Somehow, they don’t last too long in the freezer though. Within a couple of days, they’re all gone. Pandan waffles are great for breakfast, snack or dessert. Try it with some vanilla ice cream or, better yet, some azuki bean ice cream. Yum!

Aloha, Nate

87 thoughts on “Pandan Waffles”

  1. Thank you, Thank you, Thank you! I get these wonderful waffles from a vendor at one of our local Asian markets and have wanted to find a recipe to make them at home. Made them yesterday and they are so very good. So many more recipes on your site I want to try, everything looks so good!

  2. hello!! I would like to prepare the mixture/batter at night but cook it in the morning. How long is the shelf life of the batter when put in fridge? hoping for your reply, thank you!
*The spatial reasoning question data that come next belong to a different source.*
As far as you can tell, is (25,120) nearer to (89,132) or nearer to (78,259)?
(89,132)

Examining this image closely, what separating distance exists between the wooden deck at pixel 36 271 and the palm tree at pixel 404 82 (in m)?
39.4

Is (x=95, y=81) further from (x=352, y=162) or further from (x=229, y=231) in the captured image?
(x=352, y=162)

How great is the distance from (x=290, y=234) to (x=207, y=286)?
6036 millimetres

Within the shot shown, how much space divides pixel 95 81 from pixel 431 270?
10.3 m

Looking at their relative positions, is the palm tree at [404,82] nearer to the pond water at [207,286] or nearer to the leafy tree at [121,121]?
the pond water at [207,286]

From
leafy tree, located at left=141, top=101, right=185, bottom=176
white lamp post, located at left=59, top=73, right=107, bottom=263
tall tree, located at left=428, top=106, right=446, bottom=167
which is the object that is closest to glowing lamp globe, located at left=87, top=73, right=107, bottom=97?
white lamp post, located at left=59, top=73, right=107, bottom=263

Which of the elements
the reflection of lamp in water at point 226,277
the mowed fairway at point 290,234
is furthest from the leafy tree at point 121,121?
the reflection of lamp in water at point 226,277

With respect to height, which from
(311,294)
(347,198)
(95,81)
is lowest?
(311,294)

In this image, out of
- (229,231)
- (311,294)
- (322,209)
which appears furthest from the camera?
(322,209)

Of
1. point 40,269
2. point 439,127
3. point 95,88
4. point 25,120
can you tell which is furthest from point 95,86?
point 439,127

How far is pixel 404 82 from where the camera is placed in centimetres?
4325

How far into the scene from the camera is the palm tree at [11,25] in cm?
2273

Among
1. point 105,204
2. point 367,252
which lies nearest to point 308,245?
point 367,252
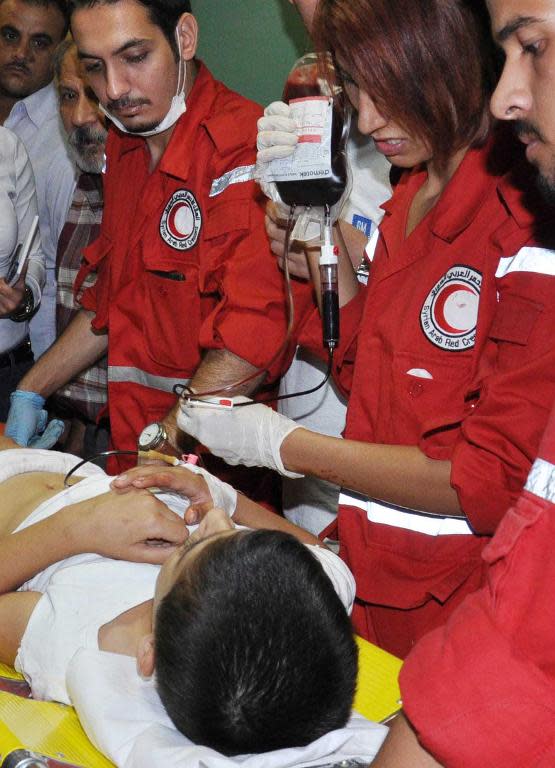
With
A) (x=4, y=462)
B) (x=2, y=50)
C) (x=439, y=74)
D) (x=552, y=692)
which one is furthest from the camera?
(x=2, y=50)

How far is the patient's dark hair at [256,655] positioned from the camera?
4.05ft

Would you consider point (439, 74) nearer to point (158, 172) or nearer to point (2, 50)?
point (158, 172)

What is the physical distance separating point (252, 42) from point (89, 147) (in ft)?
2.33

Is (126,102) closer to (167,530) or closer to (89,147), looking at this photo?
(89,147)

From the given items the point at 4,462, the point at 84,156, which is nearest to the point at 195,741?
the point at 4,462

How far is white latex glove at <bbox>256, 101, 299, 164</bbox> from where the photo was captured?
1.82 metres

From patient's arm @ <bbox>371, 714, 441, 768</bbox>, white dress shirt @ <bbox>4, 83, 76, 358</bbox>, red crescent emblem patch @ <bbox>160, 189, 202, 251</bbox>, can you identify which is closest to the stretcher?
patient's arm @ <bbox>371, 714, 441, 768</bbox>

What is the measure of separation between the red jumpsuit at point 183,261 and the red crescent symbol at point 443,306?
59 centimetres

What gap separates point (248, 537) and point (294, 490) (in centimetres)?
99

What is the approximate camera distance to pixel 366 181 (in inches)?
86.7

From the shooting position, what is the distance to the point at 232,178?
2229 mm

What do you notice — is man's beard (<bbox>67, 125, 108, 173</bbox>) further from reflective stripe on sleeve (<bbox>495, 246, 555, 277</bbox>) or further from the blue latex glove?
reflective stripe on sleeve (<bbox>495, 246, 555, 277</bbox>)

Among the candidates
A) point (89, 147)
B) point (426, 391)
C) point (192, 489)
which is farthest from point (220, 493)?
point (89, 147)

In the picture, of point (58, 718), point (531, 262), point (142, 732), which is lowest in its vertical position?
point (58, 718)
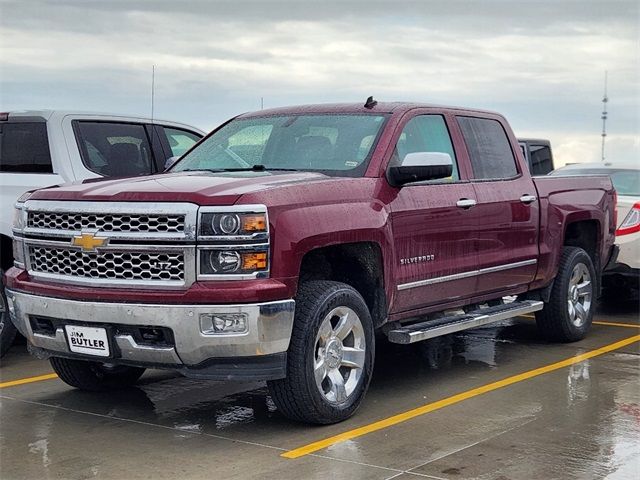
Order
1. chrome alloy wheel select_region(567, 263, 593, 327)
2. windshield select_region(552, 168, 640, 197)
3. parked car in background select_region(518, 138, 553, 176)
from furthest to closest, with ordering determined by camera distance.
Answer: parked car in background select_region(518, 138, 553, 176) < windshield select_region(552, 168, 640, 197) < chrome alloy wheel select_region(567, 263, 593, 327)

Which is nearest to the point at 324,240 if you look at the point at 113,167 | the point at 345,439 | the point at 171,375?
the point at 345,439

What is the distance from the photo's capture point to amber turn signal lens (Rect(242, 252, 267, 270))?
18.9ft

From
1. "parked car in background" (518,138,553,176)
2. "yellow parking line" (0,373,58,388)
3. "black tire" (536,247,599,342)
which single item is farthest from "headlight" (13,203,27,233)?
"parked car in background" (518,138,553,176)

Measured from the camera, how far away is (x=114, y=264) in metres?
5.97

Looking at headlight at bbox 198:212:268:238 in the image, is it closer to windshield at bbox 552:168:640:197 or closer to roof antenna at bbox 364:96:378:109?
roof antenna at bbox 364:96:378:109

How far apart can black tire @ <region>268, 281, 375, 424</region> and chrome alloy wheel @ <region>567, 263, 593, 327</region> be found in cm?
357

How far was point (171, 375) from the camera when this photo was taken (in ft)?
25.9

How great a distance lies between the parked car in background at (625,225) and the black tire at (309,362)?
509cm

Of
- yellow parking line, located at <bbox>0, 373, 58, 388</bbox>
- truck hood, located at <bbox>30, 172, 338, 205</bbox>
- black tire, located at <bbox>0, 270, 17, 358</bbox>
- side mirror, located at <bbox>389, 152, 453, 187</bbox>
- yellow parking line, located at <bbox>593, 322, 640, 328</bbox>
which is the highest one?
side mirror, located at <bbox>389, 152, 453, 187</bbox>

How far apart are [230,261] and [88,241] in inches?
35.8

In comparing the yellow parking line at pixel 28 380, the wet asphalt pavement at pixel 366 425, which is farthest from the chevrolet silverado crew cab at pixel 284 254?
the yellow parking line at pixel 28 380

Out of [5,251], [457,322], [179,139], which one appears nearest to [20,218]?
[5,251]

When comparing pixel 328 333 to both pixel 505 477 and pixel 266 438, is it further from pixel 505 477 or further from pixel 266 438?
pixel 505 477

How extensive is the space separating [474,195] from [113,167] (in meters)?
→ 3.26
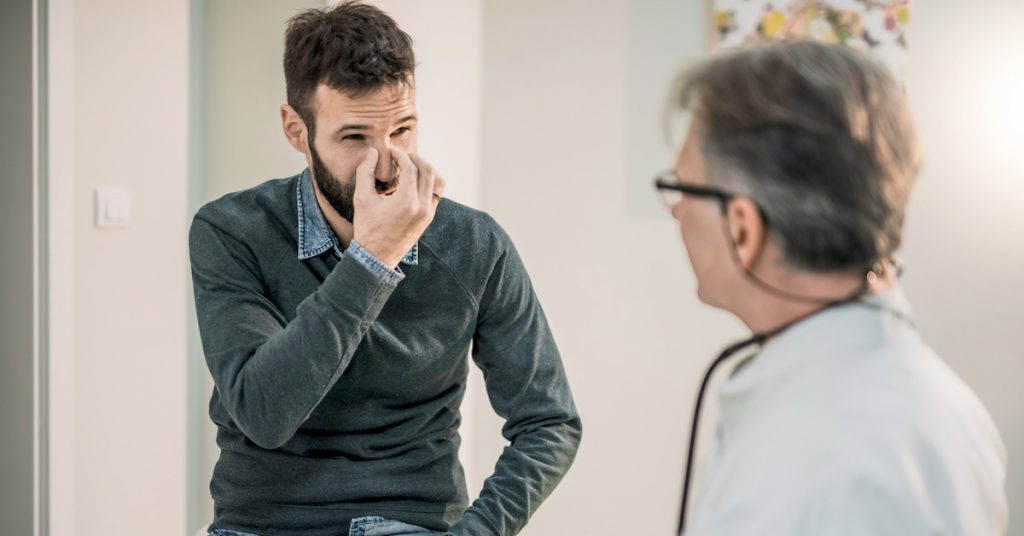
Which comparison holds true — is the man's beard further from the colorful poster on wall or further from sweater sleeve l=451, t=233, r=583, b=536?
the colorful poster on wall

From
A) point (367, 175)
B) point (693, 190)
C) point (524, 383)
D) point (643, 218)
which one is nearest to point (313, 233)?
point (367, 175)

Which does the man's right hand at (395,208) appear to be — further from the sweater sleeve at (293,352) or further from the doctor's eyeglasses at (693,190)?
the doctor's eyeglasses at (693,190)

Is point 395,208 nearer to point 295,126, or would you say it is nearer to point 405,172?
point 405,172

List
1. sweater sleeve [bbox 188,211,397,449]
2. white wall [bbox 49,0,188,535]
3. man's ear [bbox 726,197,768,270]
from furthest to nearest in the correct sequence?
white wall [bbox 49,0,188,535] → sweater sleeve [bbox 188,211,397,449] → man's ear [bbox 726,197,768,270]

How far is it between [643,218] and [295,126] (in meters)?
1.35

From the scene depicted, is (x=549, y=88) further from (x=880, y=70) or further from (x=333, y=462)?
(x=880, y=70)

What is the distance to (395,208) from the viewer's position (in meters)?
1.33

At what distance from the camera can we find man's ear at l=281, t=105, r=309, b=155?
1.55 metres

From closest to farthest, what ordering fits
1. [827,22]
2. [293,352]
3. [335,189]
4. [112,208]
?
1. [293,352]
2. [335,189]
3. [112,208]
4. [827,22]

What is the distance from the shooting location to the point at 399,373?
1463mm

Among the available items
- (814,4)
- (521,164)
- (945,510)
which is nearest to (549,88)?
(521,164)

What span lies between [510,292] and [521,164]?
121 cm

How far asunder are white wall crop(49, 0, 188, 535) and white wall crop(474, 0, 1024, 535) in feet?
2.82

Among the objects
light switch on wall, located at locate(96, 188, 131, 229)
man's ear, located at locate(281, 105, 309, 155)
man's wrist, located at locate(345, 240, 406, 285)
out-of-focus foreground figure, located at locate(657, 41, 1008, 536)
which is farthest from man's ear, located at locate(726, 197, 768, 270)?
light switch on wall, located at locate(96, 188, 131, 229)
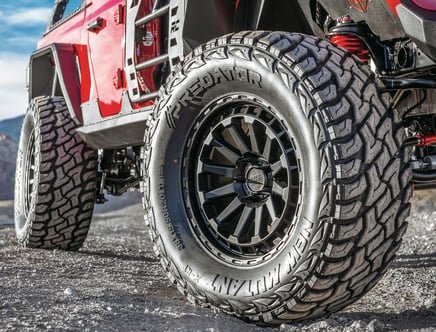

  3. Hi! I was wondering how you got the pandan waffles to be so brown/crisp all around ? When I make the batter, not much of it has the brown colouring when it’s done =(

  4. Very good recipe! Thanks for sharing.
    I got Homemade Ikan Bilis Nasi Lemak Chilli and my boy ate it as a spreas together with the Pandan Waffle….and WOW! Like “Nasi Lemak Waffle”! 😉

  5. Hi.

    Can you elaborate more on how much is 1 cup or 1 tsp all that?
    How much grams is 1 cup, etc?

    Thank you so much!

  6. Does it matter if you use pandan extract vs pandan paste? I used pandan essence. When I made pandan waffles with pandan extract the waffles didn’t turn green and it didn’t taste like pandan waffles. Does it matter if you use salted butter vs unsalted? Does it matter if you use baking soda & cream of tarter vs baking powder & baking soda? Does one use of ingredients taste more like pandan waffles vs the other? Do you have to separate the egg for pandan waffles? Do you use the coconut milk from the can? Can you add coconut flakes to the pandan mix?

  7. Hi there!
    Thanks for your recipe-im sure there will be less preservatives than the shop bought waffles made of premix.

    I have an important question: what brand and model is your waffle maker?

  8. This is truly a great recipe!!! I make it very often. It’s great and even better with lemon zest.

  9. Hi Annie, yr recipe is great, I have been using yr recipe for years till recently I lost my hardcopy recipe due to move hse. I tried other recipe but not as nice as yrs. Search high & low & luckily I did save a soft-copy of it. My family loves yr recipe very much! Thanks again.